1. Principle 1 - Purpose and method of collecting personal data

(1) Unless—

a. Personal data is collected for lawful purposes directly related to the functions or activities of the data user who will use the data;

b. Subject to paragraph (c), the collection of the data is necessary or directly related to that purpose; and

c. (c) Information shall not be collected unless the information is sufficient but not excessive for that purpose.

(2) Personal data shall be in the form of-

a. Lawful; and

b. To be fair in all circumstances of the case, to collect.

(3) Where personal data is or will be collected from a person who is the data subject, all practicable steps shall be taken to ensure that—

a. He was informed, expressly or by implication, at or before the time of collecting the information—

i. whether he is obliged to provide such information or voluntarily able to provide such information; and

ii. if he is obliged to provide such information) the consequences he would suffer if he did not provide such information; and

b. He—

a. On or before the collection of such information, expressly informed—

A. the purpose for which the information will be used (generally or specifically, such purpose); and

B. the categories of persons to which the data may be transferred; and

b. On or before the information is first used for the purpose for which it was collected, expressly informed—

A. his right to request access to such data and to request correction of such data;

B. the name and address of the individual to whom such requests may be made,

Provided that the data are collected for the purposes specified in Part VIII of the Ordinance for which personal data are exempt from the provisions of Data Protection Principle 6 in respect of which the data are collected, subject to the provisions of this subsection is quite likely to compromise that purpose.
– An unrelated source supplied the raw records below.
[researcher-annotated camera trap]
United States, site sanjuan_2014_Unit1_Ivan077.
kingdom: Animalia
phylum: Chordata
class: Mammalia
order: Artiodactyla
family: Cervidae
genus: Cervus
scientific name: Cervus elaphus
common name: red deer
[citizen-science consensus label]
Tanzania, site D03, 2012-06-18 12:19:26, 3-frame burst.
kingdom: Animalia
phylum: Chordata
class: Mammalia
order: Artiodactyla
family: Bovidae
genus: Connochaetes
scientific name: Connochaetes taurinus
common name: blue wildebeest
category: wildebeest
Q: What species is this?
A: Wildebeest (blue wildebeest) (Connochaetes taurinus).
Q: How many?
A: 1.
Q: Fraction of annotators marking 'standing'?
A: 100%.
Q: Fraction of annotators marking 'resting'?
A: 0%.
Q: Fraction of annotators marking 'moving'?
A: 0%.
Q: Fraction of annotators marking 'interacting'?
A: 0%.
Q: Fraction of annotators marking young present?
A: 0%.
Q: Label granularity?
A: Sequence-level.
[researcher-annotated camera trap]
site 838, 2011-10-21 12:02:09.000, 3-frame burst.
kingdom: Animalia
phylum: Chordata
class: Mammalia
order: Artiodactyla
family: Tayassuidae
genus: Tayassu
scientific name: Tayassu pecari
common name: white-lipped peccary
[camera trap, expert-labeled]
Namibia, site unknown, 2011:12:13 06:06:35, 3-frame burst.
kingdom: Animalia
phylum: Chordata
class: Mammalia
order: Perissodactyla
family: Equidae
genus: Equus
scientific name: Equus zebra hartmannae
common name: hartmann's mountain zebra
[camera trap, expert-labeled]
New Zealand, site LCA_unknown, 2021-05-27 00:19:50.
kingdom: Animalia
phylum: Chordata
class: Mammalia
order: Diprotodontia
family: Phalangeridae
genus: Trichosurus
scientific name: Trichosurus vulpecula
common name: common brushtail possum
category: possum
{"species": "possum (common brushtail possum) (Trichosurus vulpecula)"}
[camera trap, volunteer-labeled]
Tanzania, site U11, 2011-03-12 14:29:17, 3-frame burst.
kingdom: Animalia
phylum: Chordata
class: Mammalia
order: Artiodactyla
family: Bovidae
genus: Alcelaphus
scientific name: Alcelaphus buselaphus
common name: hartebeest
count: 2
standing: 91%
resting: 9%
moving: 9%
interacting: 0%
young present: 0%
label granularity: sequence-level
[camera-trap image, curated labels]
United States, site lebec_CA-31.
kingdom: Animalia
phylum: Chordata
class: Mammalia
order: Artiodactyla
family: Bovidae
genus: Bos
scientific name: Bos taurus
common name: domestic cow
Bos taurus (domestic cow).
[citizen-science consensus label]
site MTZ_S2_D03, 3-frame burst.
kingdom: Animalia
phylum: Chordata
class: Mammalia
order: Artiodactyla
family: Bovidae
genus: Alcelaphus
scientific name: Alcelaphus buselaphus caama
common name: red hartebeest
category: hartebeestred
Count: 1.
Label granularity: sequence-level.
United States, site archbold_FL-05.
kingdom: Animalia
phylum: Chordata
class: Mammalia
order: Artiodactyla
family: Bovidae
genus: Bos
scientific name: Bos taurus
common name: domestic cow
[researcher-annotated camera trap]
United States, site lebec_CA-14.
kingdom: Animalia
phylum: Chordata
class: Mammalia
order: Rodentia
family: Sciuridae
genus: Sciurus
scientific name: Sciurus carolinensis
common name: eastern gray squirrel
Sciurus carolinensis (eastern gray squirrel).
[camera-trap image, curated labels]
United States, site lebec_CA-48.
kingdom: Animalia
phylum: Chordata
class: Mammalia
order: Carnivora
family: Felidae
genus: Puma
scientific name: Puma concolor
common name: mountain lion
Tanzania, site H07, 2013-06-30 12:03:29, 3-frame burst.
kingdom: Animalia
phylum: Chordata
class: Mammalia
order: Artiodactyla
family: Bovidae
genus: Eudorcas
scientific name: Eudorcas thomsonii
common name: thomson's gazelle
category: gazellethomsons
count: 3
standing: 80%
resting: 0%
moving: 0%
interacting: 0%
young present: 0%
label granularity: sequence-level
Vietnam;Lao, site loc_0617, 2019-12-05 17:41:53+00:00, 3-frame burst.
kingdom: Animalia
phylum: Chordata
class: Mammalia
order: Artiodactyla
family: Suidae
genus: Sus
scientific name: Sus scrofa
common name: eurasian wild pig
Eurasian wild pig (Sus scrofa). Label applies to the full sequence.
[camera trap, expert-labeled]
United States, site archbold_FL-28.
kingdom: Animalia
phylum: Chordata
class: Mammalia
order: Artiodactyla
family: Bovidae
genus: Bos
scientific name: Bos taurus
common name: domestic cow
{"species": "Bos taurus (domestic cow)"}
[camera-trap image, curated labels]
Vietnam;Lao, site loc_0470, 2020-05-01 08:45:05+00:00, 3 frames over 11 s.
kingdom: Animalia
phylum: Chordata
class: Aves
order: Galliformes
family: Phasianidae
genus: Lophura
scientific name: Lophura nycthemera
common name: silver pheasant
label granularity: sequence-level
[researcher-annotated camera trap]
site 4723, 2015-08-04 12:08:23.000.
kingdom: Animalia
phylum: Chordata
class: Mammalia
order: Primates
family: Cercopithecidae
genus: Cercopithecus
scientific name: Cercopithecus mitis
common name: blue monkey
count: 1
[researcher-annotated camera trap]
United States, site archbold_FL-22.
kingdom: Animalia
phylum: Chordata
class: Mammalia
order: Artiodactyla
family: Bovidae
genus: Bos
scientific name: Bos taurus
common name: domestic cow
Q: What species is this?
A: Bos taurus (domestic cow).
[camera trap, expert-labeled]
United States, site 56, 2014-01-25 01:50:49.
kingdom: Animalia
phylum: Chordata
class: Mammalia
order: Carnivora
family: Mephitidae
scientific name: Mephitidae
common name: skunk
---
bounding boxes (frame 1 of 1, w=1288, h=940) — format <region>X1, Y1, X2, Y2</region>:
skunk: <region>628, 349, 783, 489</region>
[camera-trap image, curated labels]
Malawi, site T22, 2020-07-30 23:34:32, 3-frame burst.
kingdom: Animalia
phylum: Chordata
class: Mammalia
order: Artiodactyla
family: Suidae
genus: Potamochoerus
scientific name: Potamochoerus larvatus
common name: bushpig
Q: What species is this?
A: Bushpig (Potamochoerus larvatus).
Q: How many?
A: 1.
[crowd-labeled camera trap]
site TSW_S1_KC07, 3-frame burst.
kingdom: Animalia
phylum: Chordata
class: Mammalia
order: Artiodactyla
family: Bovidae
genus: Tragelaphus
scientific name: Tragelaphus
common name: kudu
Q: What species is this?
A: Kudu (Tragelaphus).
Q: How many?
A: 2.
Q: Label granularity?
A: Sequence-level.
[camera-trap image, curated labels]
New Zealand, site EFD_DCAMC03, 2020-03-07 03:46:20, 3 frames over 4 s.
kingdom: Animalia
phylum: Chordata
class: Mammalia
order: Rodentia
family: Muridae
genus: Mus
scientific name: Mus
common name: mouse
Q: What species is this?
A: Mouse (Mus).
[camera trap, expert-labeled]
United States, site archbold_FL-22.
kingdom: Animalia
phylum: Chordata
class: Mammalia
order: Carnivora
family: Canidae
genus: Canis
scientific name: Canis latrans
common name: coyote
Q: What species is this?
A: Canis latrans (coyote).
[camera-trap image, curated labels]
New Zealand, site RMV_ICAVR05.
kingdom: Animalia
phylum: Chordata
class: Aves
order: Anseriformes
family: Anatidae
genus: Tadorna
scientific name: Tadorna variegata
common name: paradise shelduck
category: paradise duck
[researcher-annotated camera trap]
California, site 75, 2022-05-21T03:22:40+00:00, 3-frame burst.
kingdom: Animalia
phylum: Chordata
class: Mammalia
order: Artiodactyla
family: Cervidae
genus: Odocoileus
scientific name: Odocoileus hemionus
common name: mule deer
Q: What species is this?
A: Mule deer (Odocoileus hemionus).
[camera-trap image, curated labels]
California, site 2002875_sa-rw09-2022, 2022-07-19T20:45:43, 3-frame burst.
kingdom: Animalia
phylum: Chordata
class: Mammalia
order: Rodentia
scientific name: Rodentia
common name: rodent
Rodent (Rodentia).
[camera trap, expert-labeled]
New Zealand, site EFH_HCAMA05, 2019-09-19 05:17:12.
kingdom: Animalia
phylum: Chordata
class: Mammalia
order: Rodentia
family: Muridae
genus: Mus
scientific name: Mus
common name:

2. Principle 2 - Accuracy and retention period of personal data

(1) All practicable steps shall be taken to-

a. ensure that the personal data are accurate having regard to the purposes for which they are or will be used (including any directly related purposes);

b. Where there are reasonable grounds to believe that the personal data is inaccurate having regard to the purpose for which the personal data is or is to be used (including any directly related purpose), ensure that—

i. the data shall not be used for that purpose unless and until such reason ceases to apply to the data (whether by correction of the data or otherwise); or

ii. the data is deleted;

c. when it is practicable in the circumstances of the case as a whole to know that—

i. Personal data disclosed to a third party on or after the specified date is materially inaccurate having regard to the purposes for which the data is or will be used (including any directly related purposes); and

ii. the information was inaccurate when so disclosed,

Make sure that the third party—

A. be advised that the information is inaccurate; and

B. is given the necessary particulars to enable him to correct the information having regard to that purpose.

(2) Personal data shall not be kept longer than is necessary to carry out the purpose for which the data is or is to be used (including any directly related purpose).

3. Principle 3 - Use of Personal Data

Personal data shall not be used for purposes other than-

1. The purpose for which the information will be used when it was collected; or

2. A purpose directly related to the purpose referred to in paragraph (a).

4.
Principle 4 - Security of Personal Data
 
All practicable steps shall be taken to ensure that personal data held by data users (including data in forms in which access or processing is not practicable) are protected against unauthorised or accidental access, processing , deletion or other use, in particular—
 
(a)
the type of information and the damage that could be caused if such events occurred;
 
(b)
All other money and property, including gifts, donations, fees, rent, interest and accumulated earnings received by the Commissioner.
 
(c)
the security measures included (whether by automated means or otherwise) in the equipment in which the information is stored;
 
(d)
measures taken to ensure the good conduct, prudence and competence of persons having access to such data; and
 
(e)
Measures taken to ensure that such information is transmitted in good security.
 
 
 
5.
Principle 5 - Information must be generally available
 
All practicable steps shall be taken to ensure that any person—
 
(a)
Be able to determine data users' policies and practices with regard to personal data;
 
(b)
be informed about the types of personal data held by data users;
 
(c)
To be able to be informed of the primary purpose for which the personal data held by the data user is or will be used.
 
 
6.
Principle 6 - Access to Personal Data
 
(a)
The data subject has the right to—
 
(b)
request—
 
 
i. inspected within a reasonable time;

ii. Inspection upon payment of a non-extraordinary fee (if any);

iii. reasonable access; and

iv. Access to personal data in a clearly understandable form;
 
(c)
be given reasons for refusal of a request referred to in paragraph (b);
 
(d)
object to the refusal referred to in paragraph (c);
 
(e)
request correction of personal data;
 
(d)
object to the refusal referred to in paragraph (c);
 
(e)
request correction of personal data;
 
(f)
be given reasons for refusal of a request referred to in paragraph (e); and
 
(g)
object to the refusal referred to in paragraph (f).